Наверное, она сейчас не может избавиться от цепких рук, подумалось ему со злорадством. Но пора бы и помочь жене. Вдохновлённый собственным благородством, Лёша переступил ржавые ворота, валявшиеся на песке, перепрыгнул лужу, пестревшую радужными разводами, и направился к детсаду.
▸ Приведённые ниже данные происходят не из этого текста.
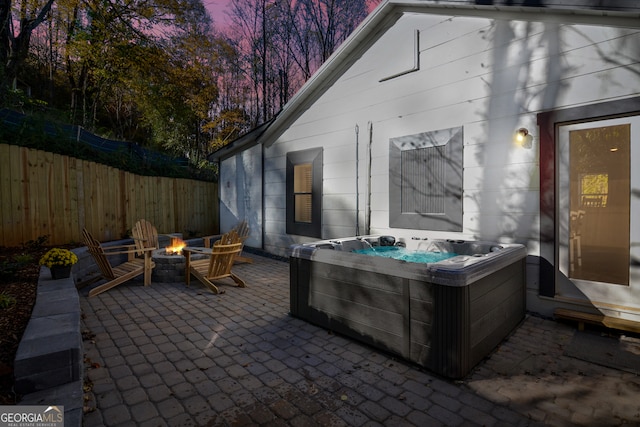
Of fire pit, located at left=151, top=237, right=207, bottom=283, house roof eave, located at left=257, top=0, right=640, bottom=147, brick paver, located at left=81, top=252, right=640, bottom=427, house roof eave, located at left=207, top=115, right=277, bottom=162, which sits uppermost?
house roof eave, located at left=257, top=0, right=640, bottom=147

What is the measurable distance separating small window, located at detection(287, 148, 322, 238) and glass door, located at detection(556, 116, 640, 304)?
13.9ft

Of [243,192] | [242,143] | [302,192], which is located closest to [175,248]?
[302,192]

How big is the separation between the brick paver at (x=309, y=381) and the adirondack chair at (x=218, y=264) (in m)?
1.19

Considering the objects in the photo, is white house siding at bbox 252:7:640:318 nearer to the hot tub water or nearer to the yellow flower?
the hot tub water

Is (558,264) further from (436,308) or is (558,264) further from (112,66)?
(112,66)

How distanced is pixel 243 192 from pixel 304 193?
8.51ft

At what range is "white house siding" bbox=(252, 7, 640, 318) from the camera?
3664 mm

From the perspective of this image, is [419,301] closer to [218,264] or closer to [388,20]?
[218,264]

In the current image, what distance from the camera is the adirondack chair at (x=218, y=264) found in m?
4.84

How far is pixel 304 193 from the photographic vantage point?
725 cm

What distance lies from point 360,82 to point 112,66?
11951mm

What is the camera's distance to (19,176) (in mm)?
5625

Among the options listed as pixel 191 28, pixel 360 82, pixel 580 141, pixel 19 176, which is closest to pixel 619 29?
pixel 580 141

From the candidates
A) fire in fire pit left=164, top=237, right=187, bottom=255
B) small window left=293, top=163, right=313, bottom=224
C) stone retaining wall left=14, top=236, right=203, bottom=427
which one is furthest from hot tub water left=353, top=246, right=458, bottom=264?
fire in fire pit left=164, top=237, right=187, bottom=255
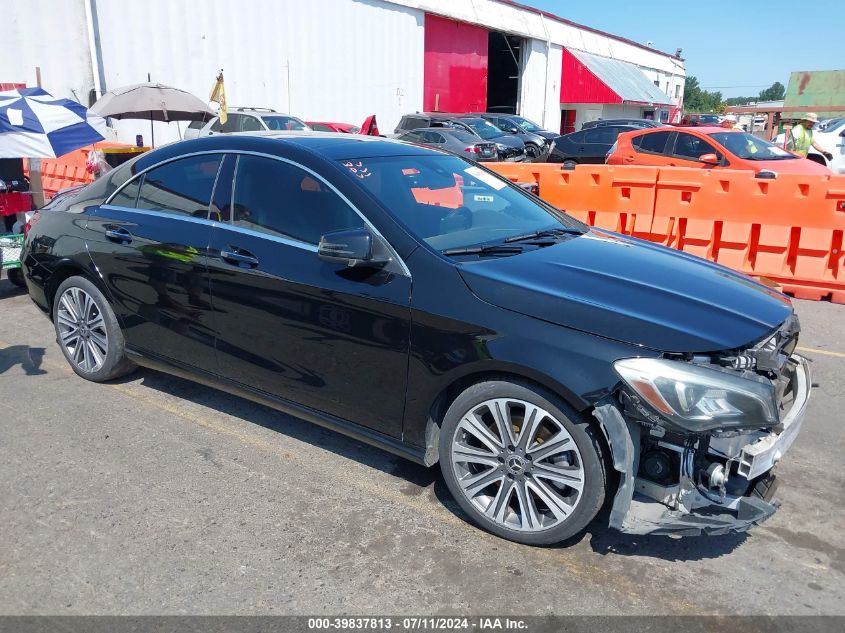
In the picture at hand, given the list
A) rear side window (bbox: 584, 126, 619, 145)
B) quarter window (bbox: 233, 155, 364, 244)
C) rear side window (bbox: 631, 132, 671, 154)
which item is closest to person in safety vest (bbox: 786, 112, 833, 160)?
rear side window (bbox: 584, 126, 619, 145)

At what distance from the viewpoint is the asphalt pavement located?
274 cm

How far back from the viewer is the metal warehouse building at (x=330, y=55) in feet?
58.2

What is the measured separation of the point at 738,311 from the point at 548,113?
38.9 metres

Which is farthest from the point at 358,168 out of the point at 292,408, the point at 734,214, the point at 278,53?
the point at 278,53

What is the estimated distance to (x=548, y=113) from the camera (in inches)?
1566

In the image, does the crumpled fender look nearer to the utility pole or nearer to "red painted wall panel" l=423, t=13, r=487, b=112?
the utility pole

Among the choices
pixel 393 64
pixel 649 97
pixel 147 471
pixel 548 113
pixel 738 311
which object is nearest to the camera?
pixel 738 311

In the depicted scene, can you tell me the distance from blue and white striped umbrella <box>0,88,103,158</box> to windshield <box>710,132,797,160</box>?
959 cm

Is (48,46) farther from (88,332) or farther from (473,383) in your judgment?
(473,383)

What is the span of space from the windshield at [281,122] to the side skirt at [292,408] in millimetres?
12621

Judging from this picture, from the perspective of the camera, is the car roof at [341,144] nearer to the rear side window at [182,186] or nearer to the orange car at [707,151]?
the rear side window at [182,186]

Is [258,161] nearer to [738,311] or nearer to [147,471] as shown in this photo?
[147,471]

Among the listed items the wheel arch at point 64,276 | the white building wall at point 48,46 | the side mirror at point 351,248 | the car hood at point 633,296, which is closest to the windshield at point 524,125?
the white building wall at point 48,46

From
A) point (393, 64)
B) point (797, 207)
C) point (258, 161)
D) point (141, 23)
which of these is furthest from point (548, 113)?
point (258, 161)
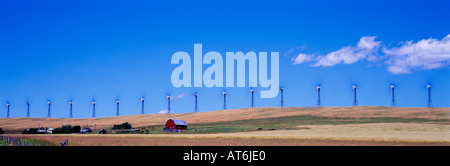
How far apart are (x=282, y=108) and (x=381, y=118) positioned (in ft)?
156

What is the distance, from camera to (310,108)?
139750 millimetres
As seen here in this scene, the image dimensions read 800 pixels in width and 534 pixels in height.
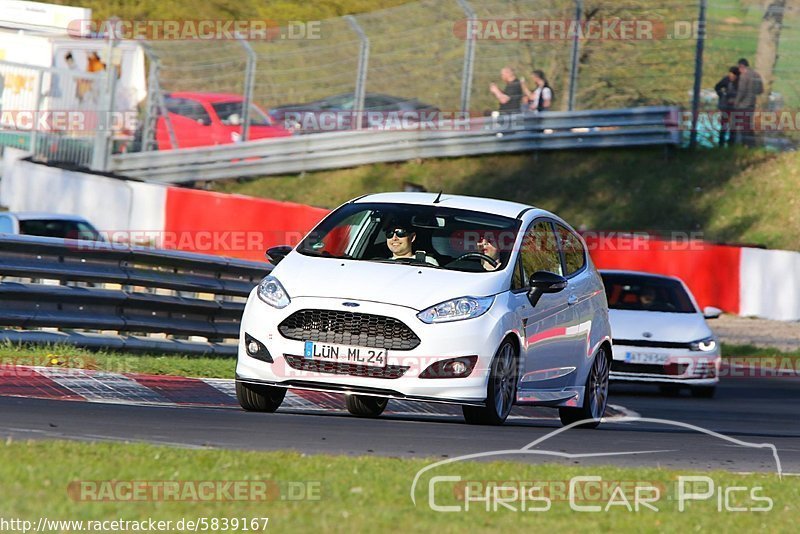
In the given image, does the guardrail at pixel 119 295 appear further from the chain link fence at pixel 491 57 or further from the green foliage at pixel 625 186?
the chain link fence at pixel 491 57

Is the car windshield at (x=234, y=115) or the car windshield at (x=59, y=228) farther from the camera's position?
the car windshield at (x=234, y=115)

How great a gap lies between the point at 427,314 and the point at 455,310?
208 mm

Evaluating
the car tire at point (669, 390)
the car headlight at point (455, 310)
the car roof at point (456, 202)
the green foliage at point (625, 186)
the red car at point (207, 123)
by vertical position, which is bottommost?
the car tire at point (669, 390)

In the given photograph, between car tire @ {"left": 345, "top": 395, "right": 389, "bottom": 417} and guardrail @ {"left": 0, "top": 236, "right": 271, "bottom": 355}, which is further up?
guardrail @ {"left": 0, "top": 236, "right": 271, "bottom": 355}

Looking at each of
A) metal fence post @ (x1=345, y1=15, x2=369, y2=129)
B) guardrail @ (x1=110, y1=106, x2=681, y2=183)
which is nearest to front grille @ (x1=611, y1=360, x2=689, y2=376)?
guardrail @ (x1=110, y1=106, x2=681, y2=183)

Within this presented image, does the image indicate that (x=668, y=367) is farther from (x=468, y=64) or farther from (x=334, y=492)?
(x=468, y=64)

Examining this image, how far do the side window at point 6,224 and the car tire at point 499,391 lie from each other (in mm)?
10611

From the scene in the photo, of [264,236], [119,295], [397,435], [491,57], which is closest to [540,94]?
[491,57]

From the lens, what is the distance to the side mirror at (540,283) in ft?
36.0

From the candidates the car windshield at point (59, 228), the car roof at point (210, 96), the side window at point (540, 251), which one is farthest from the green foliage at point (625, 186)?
the side window at point (540, 251)

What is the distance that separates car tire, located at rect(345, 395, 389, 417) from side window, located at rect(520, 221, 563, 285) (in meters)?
1.52

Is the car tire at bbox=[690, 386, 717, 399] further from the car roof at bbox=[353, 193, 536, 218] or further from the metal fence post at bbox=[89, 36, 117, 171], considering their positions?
the metal fence post at bbox=[89, 36, 117, 171]

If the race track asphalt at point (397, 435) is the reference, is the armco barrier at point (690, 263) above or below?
above

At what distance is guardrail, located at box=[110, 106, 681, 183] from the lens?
32062mm
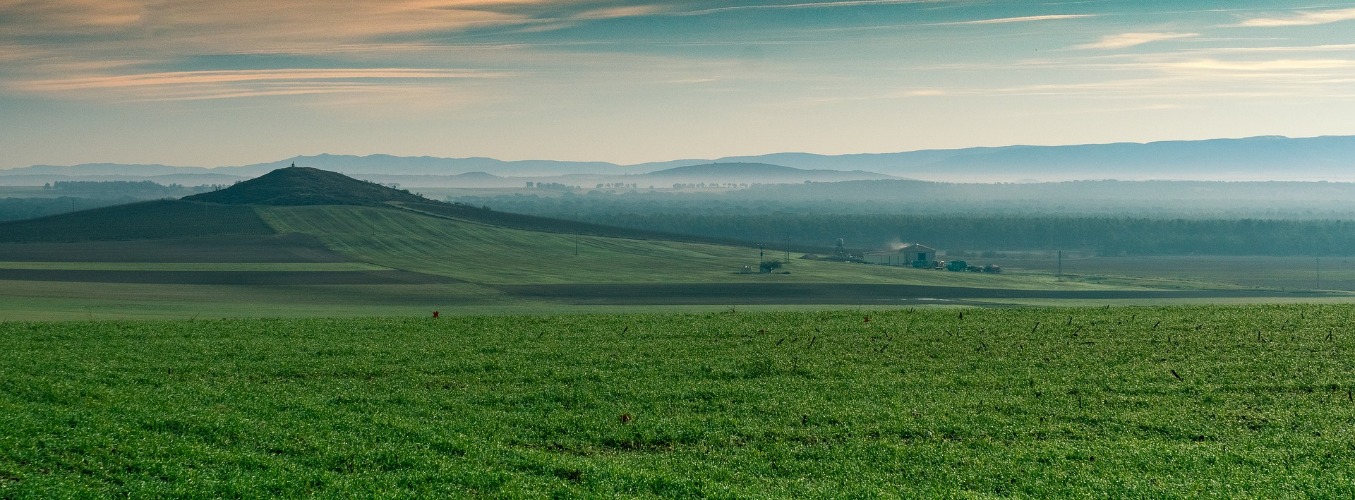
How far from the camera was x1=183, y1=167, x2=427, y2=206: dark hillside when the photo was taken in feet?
550

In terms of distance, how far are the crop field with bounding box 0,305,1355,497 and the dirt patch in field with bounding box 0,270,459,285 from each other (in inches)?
1929

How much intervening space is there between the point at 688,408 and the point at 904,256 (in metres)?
123

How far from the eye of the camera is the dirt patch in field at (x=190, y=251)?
100500 mm

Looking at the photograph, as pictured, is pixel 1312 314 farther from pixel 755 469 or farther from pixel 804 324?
pixel 755 469

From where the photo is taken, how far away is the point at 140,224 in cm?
13738

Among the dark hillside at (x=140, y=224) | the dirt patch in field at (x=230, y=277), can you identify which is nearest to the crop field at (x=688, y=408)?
A: the dirt patch in field at (x=230, y=277)

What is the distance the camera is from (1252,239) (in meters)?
190

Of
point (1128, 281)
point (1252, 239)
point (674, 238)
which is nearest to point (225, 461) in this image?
point (1128, 281)

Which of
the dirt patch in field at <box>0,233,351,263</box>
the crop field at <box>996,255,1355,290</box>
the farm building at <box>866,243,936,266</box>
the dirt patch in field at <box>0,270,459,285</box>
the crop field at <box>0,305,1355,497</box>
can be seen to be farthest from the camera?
the farm building at <box>866,243,936,266</box>

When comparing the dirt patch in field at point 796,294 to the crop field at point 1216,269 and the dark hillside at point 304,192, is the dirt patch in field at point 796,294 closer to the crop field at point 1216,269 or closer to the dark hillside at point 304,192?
the crop field at point 1216,269

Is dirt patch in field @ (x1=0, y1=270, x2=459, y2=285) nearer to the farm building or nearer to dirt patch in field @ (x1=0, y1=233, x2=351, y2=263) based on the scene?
dirt patch in field @ (x1=0, y1=233, x2=351, y2=263)

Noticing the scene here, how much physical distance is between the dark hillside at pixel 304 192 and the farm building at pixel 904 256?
7523 centimetres

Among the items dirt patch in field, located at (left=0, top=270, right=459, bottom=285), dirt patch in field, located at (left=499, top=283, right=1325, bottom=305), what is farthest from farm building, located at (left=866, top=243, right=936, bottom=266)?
dirt patch in field, located at (left=0, top=270, right=459, bottom=285)

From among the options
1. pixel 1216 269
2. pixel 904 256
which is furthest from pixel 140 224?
pixel 1216 269
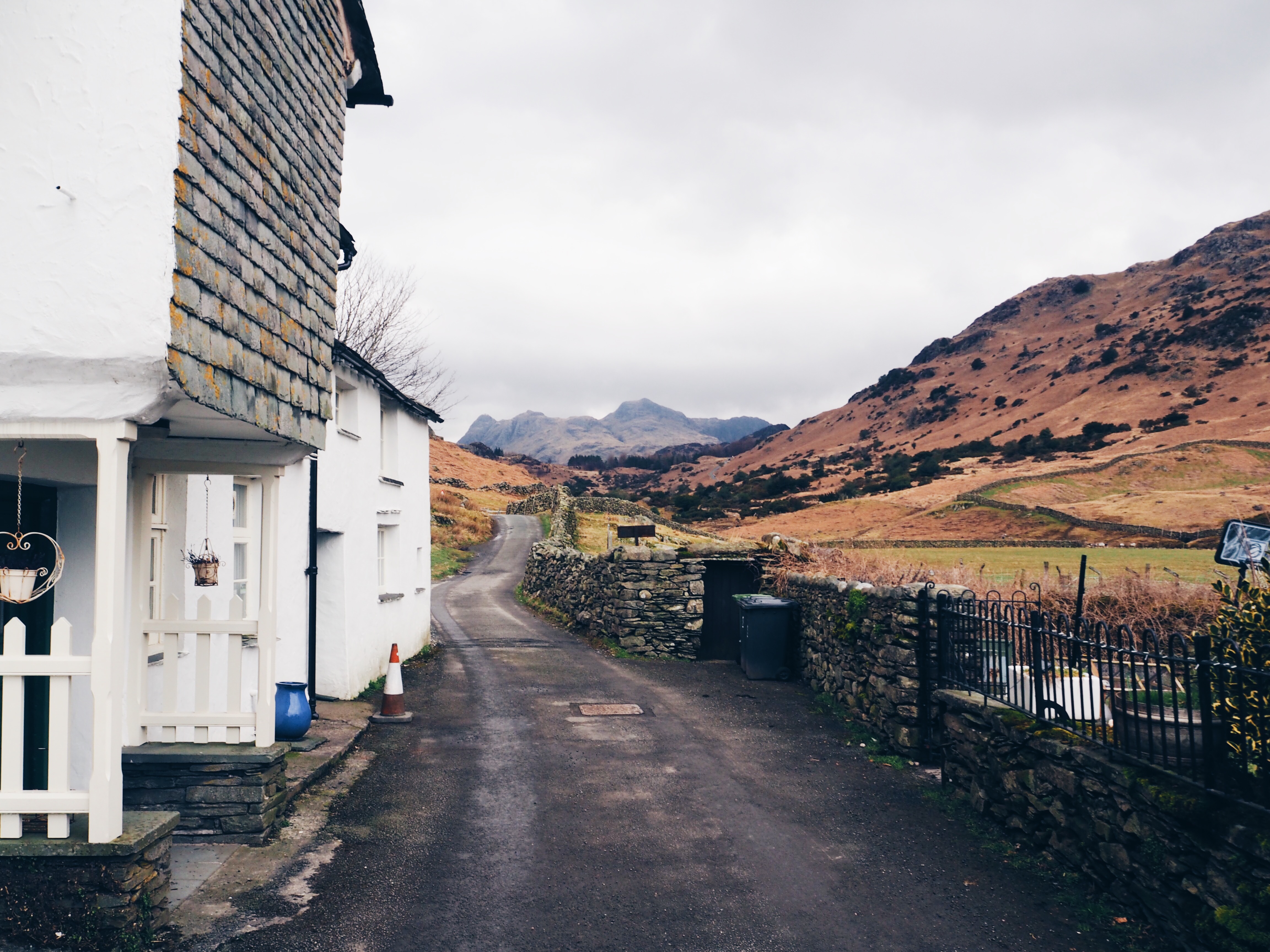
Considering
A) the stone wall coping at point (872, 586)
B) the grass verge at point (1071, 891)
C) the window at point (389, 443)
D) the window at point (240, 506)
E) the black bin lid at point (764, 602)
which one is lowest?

По разрушающимся стенам прыгали нарисованные зайцы, упитанные гигантские пчёлы несли в руках корзинки, обрамляя ощерившиеся зубами-стёклами окна, вились барвинки.
— Оль? — спросил Лёша, стоя на упавшей двери.
В коридоре, виднеющемся слева, что-то упало.
— Оль, это ты?
Нет ответа, только приглушенно стукнуло вдали, звякнуло, словно закрывшаяся створка окна.
Под ногами хрустел песок, нанесённый ветром, изредка шуршали то ли остатки детских поделок, то ли вездесущие обёртки. В коридоре, уставленном шкафчиками и приземистыми лавками, он заметил жену не сразу. Оля сидела между стеной и шкафом с жизнерадостным корабликом на дверце, съёжившись, уронив голову на подтянутые к груди колени.
— Ты чего здесь сидишь? Вставай! — Он потянулся к ней, неудобно склонившись, положил руку на твёрдое плечо, обтянутое мягким свитером.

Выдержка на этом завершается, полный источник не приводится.